Suele interesarnos mucho la visión de Chile que se forjaron los extranjeros visitantes durante el siglo pasado. Ediciones de diarios de viaje o crónicas de viajeros como Mary Graham, Laffond de Lurcy, Max Radiguet, entre otros, han logrado siempre gran éxito. Este interés se debe, seguramente, a que esos extranjeros observaban nuestra tierra y nuestra vida con ojos desapasionados y nos interpretaban según su propia realidad cultural, lo que producía una visión novedosa y - tal vez - más profunda de nuestra idiosincrasia.
Entre ellos, una personalidad curiosa y fascinante es la del pintor bávaro Mauricio Rugendas, residente en Chile entre 1833 y 1844. Rugendas reflejó la realidad chilena en el espejo de su pintura: Centenares de cuadros y dibujos que fijaron el cuerpo -y, por tanto, el espíritu- del Chile de esos decenios.
Gracias a él, tenemos ahora conciencia de cómo era el paisaje de la época, cuáles eran los trajes y los tipos sociales representativos, como era el ambiente urbano y las costumbres de la república naciente.
El pintor alemán tiene plena actualidad para nosotros: Las imágenes que él vio y pintó le eran tan remotas como lo son ahora para el chileno contemporáneo. Su visión del paisaje es similar a la de nuestros poetas: Dibujos suyos podrían muy bien ilustrar poemas de Gabriela Mistral o Pedro Prado.
Interesante individuo fue el pintor: Espíritu romántico y liberal, era artista a la vez que hombre de acción y de afán científico. Llegó por primera vez a América para dibujar la flora tropical del Brasil, a petición de Humboldt. En su extenso recorrido desde México hasta Cabo de Hornos, hizo un verdadero trabajo de Antropología cultural al tomar notas sobre el paisaje, y los modos de vida de una sociedad en formación.

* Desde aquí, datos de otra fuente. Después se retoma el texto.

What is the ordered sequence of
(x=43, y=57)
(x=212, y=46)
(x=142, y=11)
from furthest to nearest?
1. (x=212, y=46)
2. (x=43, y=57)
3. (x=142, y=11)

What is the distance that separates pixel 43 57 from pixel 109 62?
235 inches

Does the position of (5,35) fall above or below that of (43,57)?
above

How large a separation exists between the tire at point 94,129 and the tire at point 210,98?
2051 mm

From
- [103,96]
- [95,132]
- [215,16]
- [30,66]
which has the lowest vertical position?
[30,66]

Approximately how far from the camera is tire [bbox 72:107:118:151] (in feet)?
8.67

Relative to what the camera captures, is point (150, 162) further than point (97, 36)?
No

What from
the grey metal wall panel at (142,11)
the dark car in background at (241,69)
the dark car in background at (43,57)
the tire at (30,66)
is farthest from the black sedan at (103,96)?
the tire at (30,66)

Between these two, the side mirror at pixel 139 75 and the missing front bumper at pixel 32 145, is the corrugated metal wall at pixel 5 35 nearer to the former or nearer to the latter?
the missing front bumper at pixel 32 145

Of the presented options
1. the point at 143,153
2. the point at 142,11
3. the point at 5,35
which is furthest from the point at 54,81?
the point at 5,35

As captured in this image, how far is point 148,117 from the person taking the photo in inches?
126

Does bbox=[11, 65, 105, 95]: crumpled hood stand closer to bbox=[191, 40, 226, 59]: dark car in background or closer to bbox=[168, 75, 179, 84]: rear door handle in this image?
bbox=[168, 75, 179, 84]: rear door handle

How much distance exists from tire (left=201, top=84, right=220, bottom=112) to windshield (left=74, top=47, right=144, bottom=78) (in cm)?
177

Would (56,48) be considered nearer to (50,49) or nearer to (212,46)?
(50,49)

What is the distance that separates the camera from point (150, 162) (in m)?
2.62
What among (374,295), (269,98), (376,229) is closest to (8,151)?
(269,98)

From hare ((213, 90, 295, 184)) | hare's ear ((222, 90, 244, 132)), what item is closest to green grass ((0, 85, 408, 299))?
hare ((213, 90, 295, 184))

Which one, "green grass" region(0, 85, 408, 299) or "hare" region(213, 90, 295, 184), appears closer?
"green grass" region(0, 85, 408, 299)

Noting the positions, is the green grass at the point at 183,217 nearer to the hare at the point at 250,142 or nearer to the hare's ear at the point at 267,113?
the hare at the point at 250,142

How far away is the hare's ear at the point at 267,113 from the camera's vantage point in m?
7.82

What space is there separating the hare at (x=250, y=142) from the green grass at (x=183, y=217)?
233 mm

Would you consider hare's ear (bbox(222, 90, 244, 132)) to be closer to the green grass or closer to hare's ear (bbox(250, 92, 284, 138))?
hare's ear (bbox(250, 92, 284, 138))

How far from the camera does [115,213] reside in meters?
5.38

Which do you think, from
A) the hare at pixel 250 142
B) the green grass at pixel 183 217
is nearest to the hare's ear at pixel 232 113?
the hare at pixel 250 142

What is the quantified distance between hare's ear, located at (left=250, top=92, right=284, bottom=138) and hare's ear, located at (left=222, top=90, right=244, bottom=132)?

Durante su permanencia en Chile, recorrió el país incansablemente, conociéndolo mejor que la mayoría de los chilenos. Como buen romántico, amante del exotismo, sintió profundo interés por los mapuches y, llevado por su afán de precisión en los retratos, convivió y trabó amistad con ellos.
Con esto seguía el espíritu roussoniano de la época, cuyo amor por el 'buen salvaje' impulsó a varios intelectuales a radicarse entre los indígenas, huyendo de la corrompida civilización.
Triste es el regreso de Rugendas a su patria. Aquel artista, peregrino de lo exótico, amante de los grandes espacios, es condenado a vivir en el 'mundo ficticio, protocolar y caduco'. Como pintor casi no es considerado por sus contemporáneos, seguramente porque no suscribía ninguna teoría estética intelectual de moda, y porque volvió cuando triunfaban pintores de estilo muy diverso. Por otro lado, mucho de su extensa obra estaba condenada al anonimato por falta de medios técnicos que la reprodujeran.
Radicado en Augsburgo, su ciudad natal, lleva una vida precaria, atormentada por las deudas y la falta de posibilidades para su arte. Debe resignarse a aceptar encargos de pinturas con temas de estilo pomposo, como 'la llegada de Colón a América', sugerida por el rey de Baviera. El pintor inadaptado en su continente de origen, sueña con su paraíso perdido. Se vuelve nostálgico y desengañado. Conoce a una muchacha, quien será su novia, pero llega la muerte antes dela boda. Como digno final de un artista romántico un poco 'maldito', nadie sabe en donde se halla su tumba.
El Rapto (1848) grafica el interés de Rugendas por las tradiciones populares de América y por el "buen salvaje", con una pincelada que del clasicismo pasa al romanticismo.